(Action item A):
According to the mergers and acquisitions flashcards, which tax can be postponed when shares are exchanged for shares?
(Action item B):
Transcribe the mergers and acquisitions flashcards from "Mergers And Acquistions" up to and including "and therefore dividends)", word for word.

Mergers And Acquistions Flashcards
1
Q
Motives for m&a
A
- Lower cost per unit of output- where economies of scale are achieved by the holding company (increasing profitability and therefore dividends)
- Corporation tax advantages- whereby a post m&a holding company can achieve operations in low tax regimes, reducing corporation tax liability
- Enhanced risk diversification- where the post holding m&a company reduces its risk by taking on more products or services
- Replace inefficient management- where target directors have under performed in pervious years
- Target has undervalued shares- if recent past in decline of company has resulted in a fall in share price
2
Q
Cash for shares advantages
A
- Easy to understand
- Cannot fall in value
- Shareholders retain the same level of control over their company and therefore no dilution of holding company post m&a
- Simplicity and preciseness give a greater chance of success
- Allows the recipients to spread their investments
3
Q
Cash for shares disadvantages
A
- May trigger capital gains tax liability
- May lead to excessive gearing if bidder borrows (whereby the acquisition company does not have sufficient cash to make the purchase)
4
Q
Shares for shares characteristics
A
- Capital gains tax can be postponed
- They maintain an interest in the combined entity whereby if they were content shareholders prior to m&a they now should receive a higher post m&a
- No immediate outflow of cash therefore no requirement of the bidder to increase its gearing
5
Q
Soft acquisition defences
A
- Attack logic of the bid (where target firm is very different from bidder)

(Information provided):
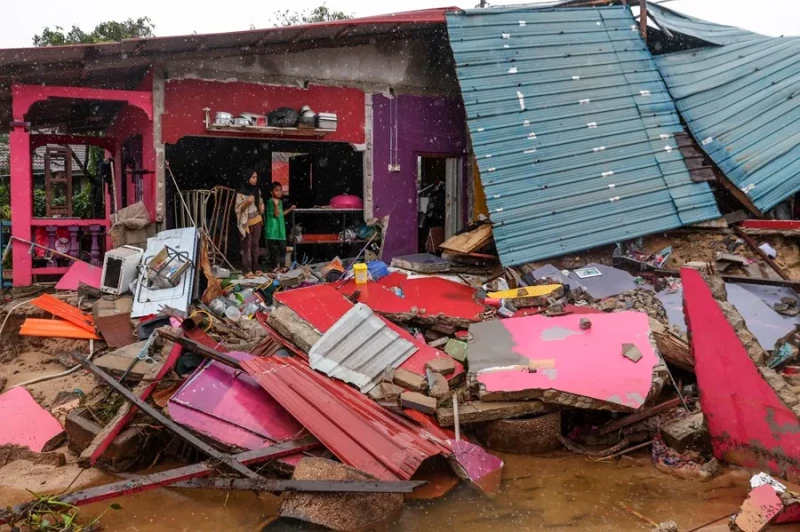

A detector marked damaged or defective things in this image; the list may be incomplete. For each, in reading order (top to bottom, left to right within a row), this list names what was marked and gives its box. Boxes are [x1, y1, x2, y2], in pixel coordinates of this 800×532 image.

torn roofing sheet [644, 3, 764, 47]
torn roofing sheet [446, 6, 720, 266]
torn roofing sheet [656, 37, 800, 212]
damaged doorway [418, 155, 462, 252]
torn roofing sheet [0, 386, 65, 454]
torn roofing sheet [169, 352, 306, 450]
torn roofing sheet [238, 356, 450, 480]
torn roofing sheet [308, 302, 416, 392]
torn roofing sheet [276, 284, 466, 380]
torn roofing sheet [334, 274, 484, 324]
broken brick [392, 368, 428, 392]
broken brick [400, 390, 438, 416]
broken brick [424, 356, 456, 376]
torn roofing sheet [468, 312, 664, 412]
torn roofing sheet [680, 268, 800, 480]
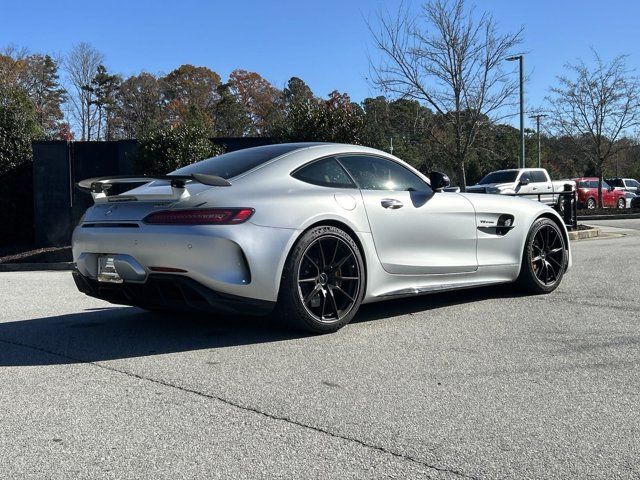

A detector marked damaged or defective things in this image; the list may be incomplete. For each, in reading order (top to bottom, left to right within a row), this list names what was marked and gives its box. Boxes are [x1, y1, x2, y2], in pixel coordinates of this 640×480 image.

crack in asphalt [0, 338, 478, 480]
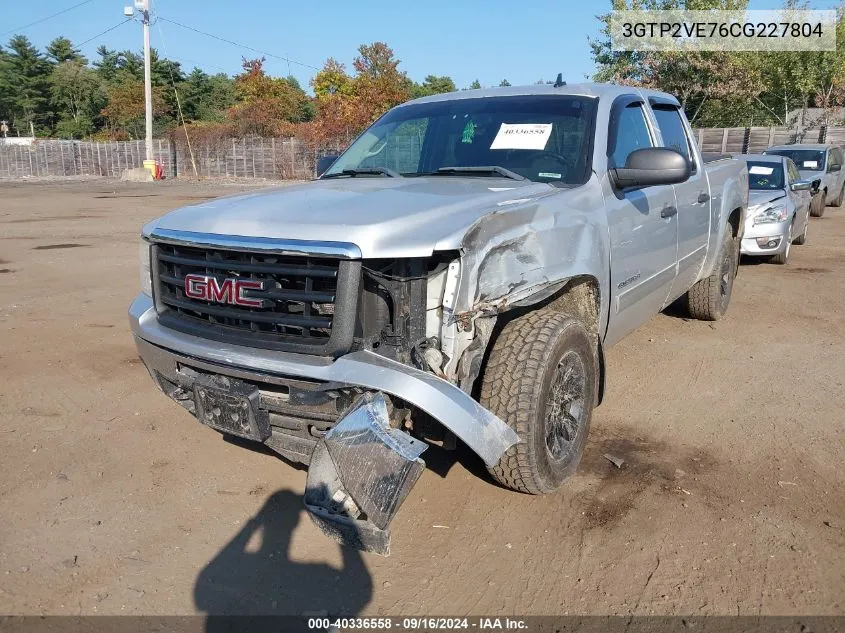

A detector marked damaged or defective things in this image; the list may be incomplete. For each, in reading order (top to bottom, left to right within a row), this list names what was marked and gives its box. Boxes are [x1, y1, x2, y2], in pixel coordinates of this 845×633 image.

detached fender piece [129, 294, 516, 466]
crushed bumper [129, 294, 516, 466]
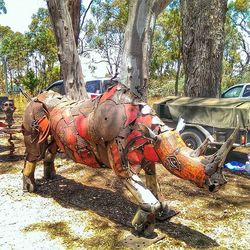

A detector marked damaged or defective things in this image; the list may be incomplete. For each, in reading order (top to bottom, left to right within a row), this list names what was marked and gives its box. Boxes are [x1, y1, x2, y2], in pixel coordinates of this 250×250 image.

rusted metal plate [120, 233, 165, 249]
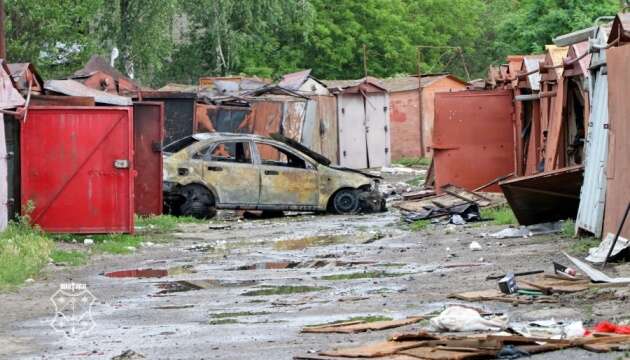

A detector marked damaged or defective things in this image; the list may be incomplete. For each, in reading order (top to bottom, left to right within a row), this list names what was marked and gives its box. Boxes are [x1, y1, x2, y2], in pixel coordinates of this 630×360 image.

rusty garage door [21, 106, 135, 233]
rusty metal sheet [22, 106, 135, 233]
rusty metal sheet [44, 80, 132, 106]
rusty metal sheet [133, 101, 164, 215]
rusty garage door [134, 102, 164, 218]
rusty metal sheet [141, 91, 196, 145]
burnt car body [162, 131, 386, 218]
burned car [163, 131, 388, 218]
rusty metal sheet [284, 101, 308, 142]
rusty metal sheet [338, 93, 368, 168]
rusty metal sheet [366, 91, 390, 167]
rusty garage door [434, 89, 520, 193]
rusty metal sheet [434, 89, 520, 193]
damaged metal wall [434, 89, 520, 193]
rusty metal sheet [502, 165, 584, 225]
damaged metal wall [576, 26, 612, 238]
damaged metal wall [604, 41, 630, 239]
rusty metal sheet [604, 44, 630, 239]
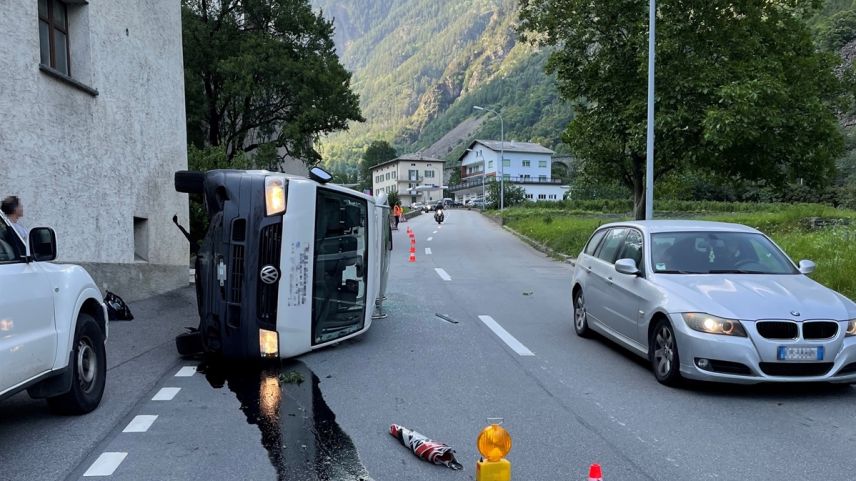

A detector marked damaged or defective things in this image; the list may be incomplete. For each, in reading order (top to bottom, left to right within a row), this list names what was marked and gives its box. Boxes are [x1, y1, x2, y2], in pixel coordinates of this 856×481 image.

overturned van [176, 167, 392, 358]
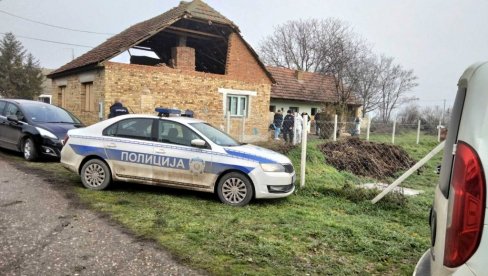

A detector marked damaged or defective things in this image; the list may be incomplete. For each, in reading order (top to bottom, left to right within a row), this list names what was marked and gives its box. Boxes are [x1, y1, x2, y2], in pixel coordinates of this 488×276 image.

(Exercise response A):
Capital gains tax.

(Exercise response B):
Mergers And Acquistions Flashcards
1
Q
Motives for m&a
A
- Lower cost per unit of output- where economies of scale are achieved by the holding company (increasing profitability and therefore dividends)